With the separation of hardware initialization and later boot logic, coreboot can scale from specialized applications that run directly firmware, run operating systems in flash, load custom bootloaders, or implement firmware standards, like PC BIOS services or UEFI. This allows for systems to only include the features necessary in the target application, reducing the amount of code and flash space required.

coreboot was formerly known as LinuxBIOS.

Payloads

After the basic initialization of the hardware has been performed, any desired "payload" can be started by coreboot.

See https://www.coreboot.org/Payloads for a list of supported payloads.

Supported Hardware

coreboot supports a wide range of chipsets, devices, and mainboards.

For details please consult:

Build Requirements

  • make
  • gcc / g++ Because Linux distribution compilers tend to use lots of patches. coreboot does lots of "unusual" things in its build system, some of which break due to those patches, sometimes by gcc aborting, sometimes - and that's worse - by generating broken object code.

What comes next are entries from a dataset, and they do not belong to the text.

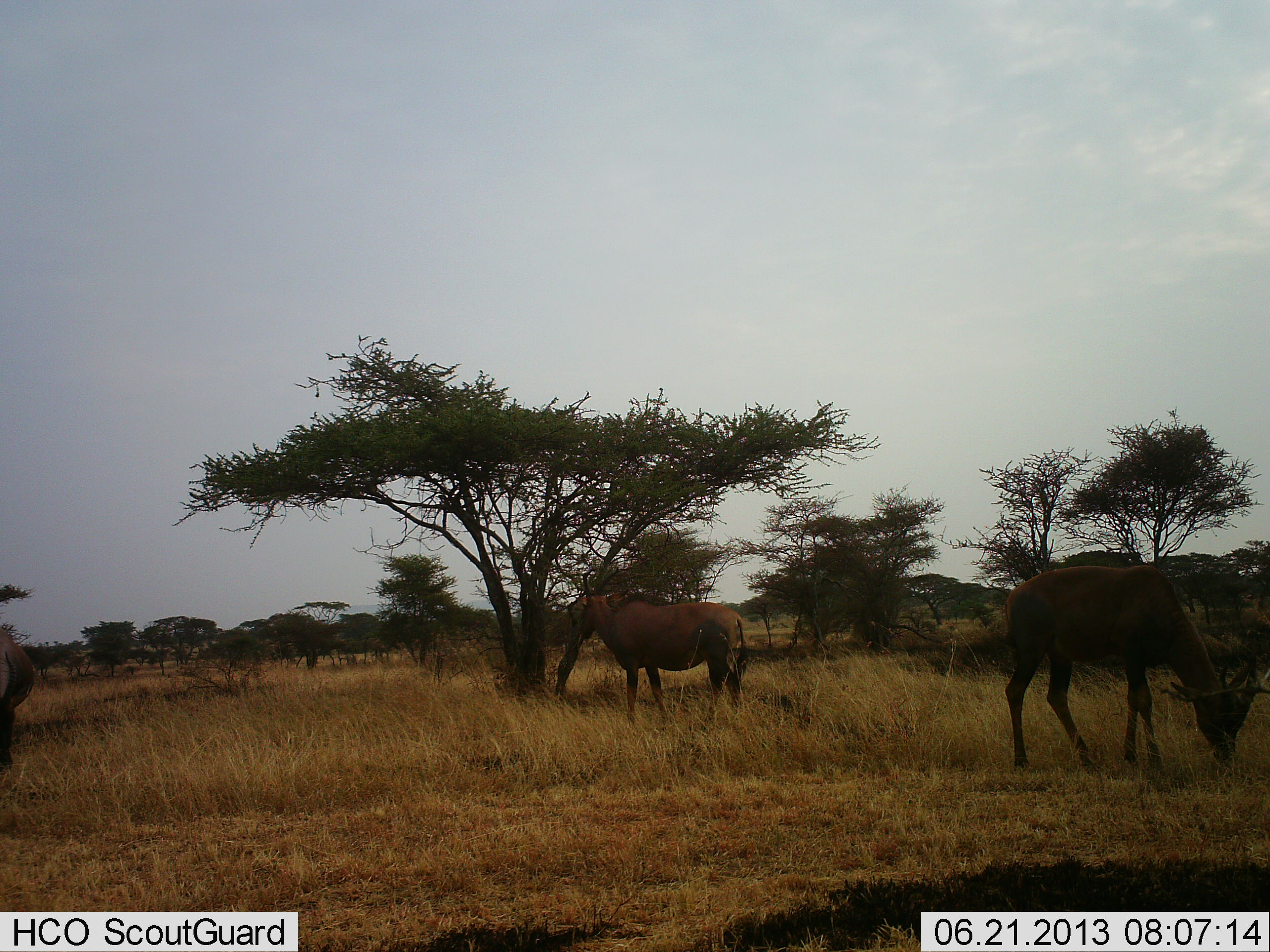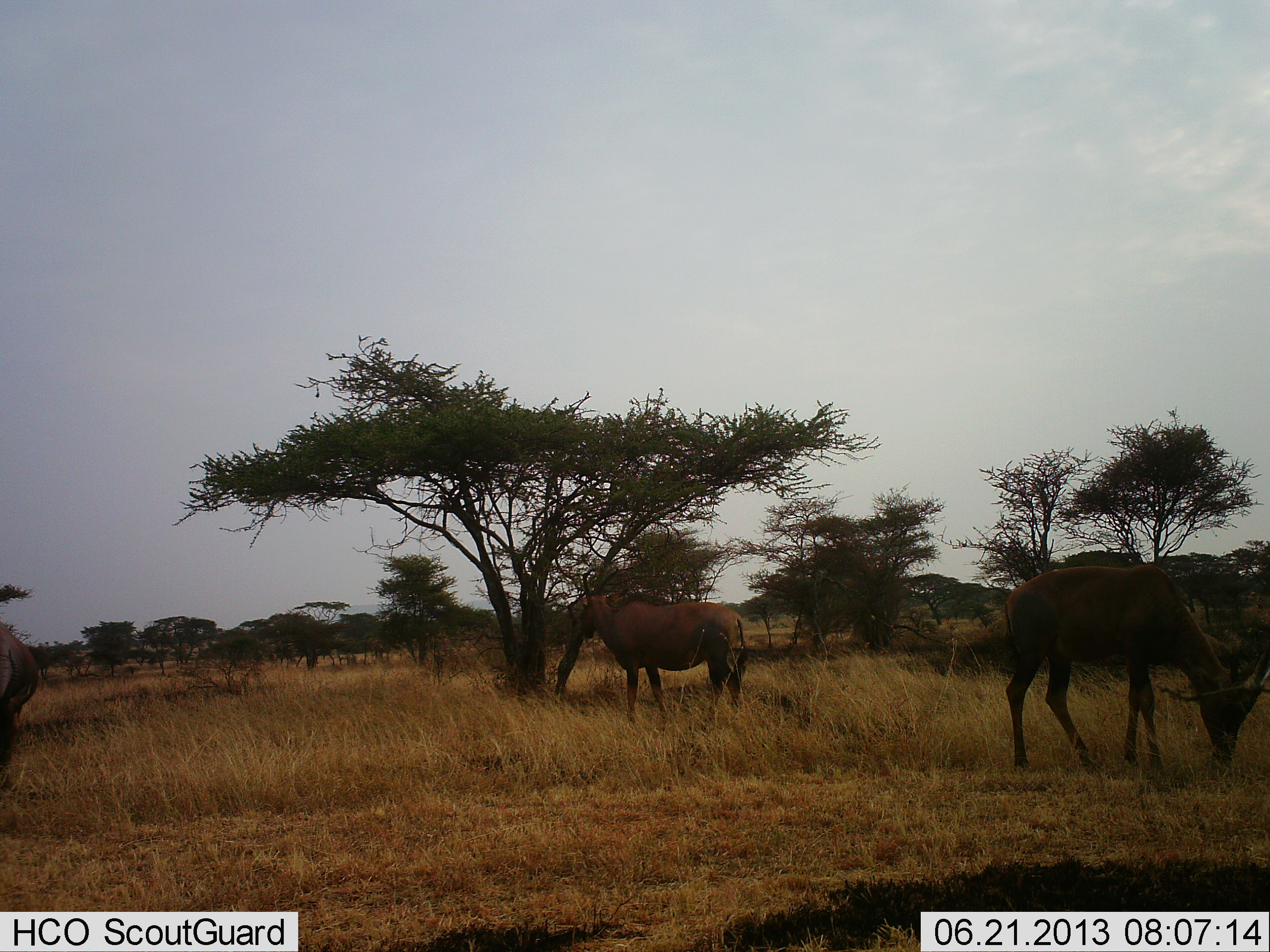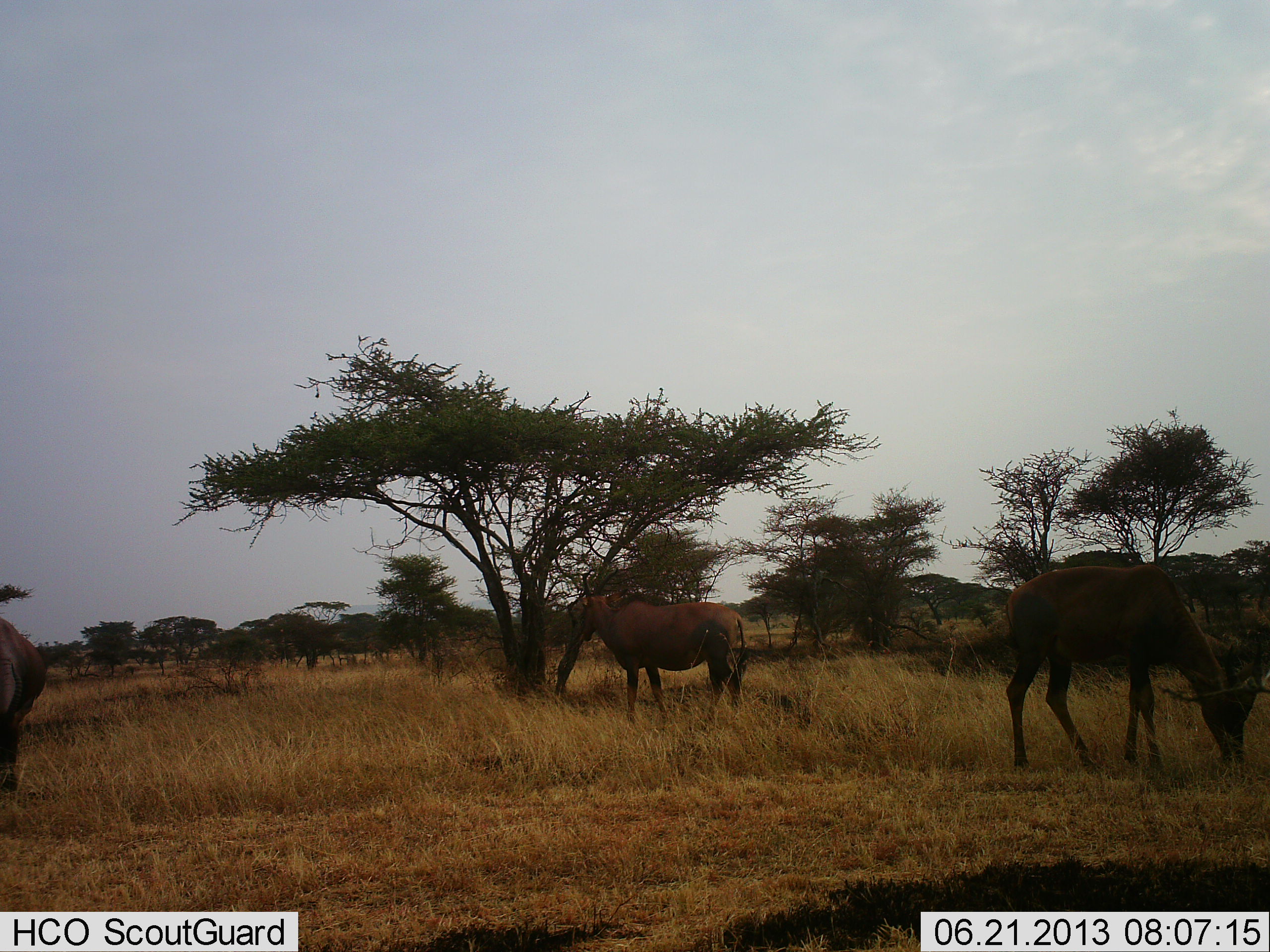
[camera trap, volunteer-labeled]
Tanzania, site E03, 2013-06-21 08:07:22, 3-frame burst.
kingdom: Animalia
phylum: Chordata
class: Mammalia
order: Artiodactyla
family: Bovidae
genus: Damaliscus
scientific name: Damaliscus lunatus jimela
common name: topi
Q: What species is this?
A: Topi (Damaliscus lunatus jimela).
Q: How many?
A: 3.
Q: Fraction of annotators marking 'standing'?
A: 40%.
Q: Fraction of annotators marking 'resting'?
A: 0%.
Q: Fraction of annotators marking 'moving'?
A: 0%.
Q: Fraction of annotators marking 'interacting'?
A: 0%.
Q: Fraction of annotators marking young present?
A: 0%.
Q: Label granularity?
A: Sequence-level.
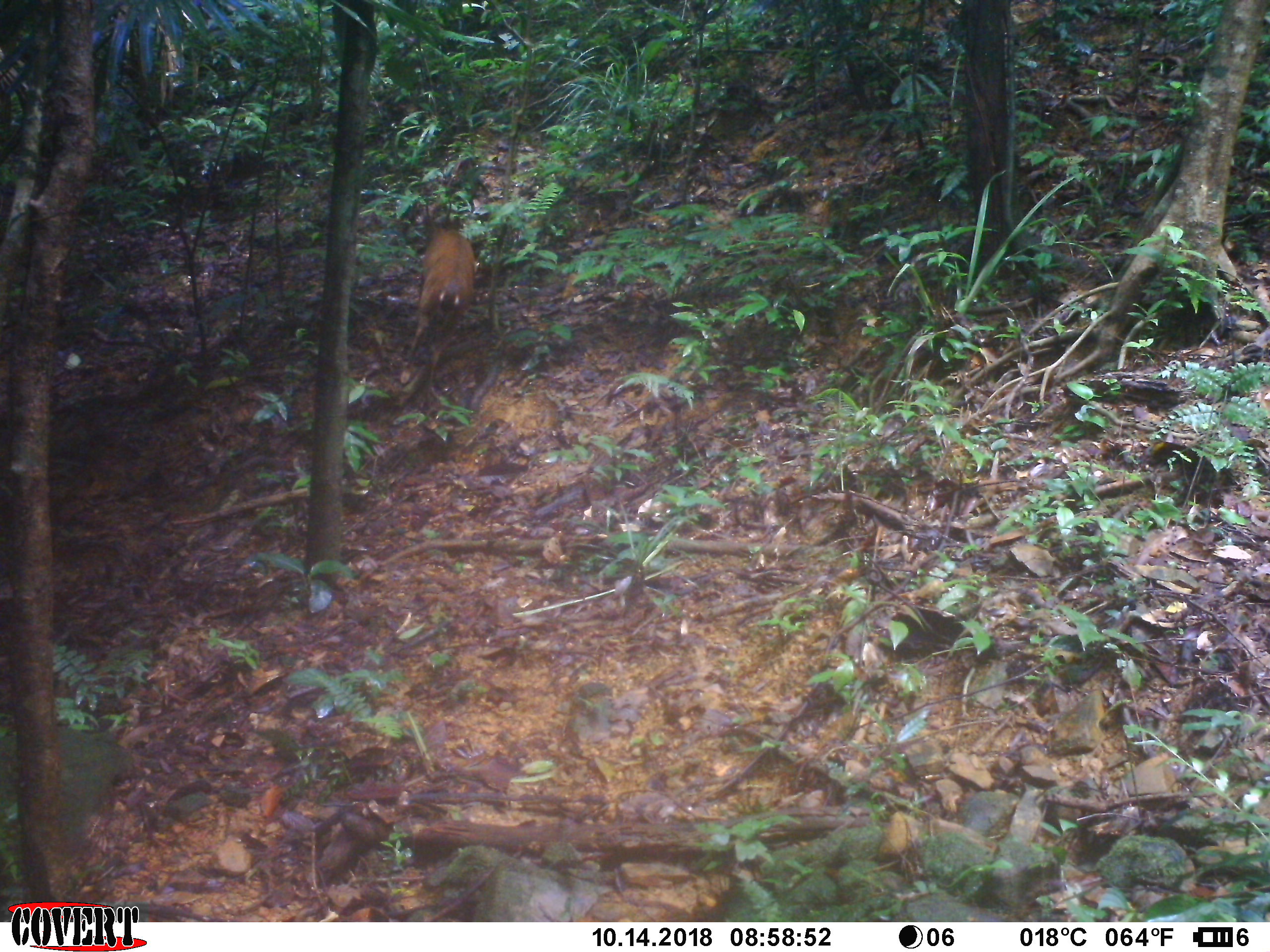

Two options: use our toolchain (eg. make crosstools-i386) or enable the ANY_TOOLCHAIN Kconfig option if you're feeling lucky (no support in this case).
  • iasl (for targets with ACPI support)
  • pkg-config
  • libssl-dev (openssl)

Optional:

  • doxygen (for generating/viewing documentation)
  • gdb (for better debugging facilities on some targets)
  • ncurses (for make menuconfig and make nconfig)
  • flex and bison (for regenerating parsers)

Building coreboot

Please consult https://www.coreboot.org/Build_HOWTO for details.

Testing coreboot Without Modifying Your Hardware

If you want to test coreboot without any risks before you really decide to use it on your hardware, you can use the QEMU system emulator to run coreboot virtually in QEMU.

Please see https://www.coreboot.org/QEMU for details.

Website and Mailing List

Further details on the project, a FAQ, many HOWTOs, news, development guidelines and more can be found on the coreboot website:

https://www.coreboot.org

You can contact us directly on the coreboot mailing list:

https://www.coreboot.org/Mailinglist

The copyright on coreboot is owned by quite a large number of individual developers and companies. Please check the individual source files for details.

coreboot is licensed under the terms of the GNU General Public License (GPL). Some files are licensed under the "GPL (version 2, or any later version)", and some files are licensed under the "GPL, version 2". For some parts, which were derived from other projects, other (GPL-compatible) licenses may apply. Please check the individual source files for details.

This makes the resulting coreboot images licensed under the GPL, version 2.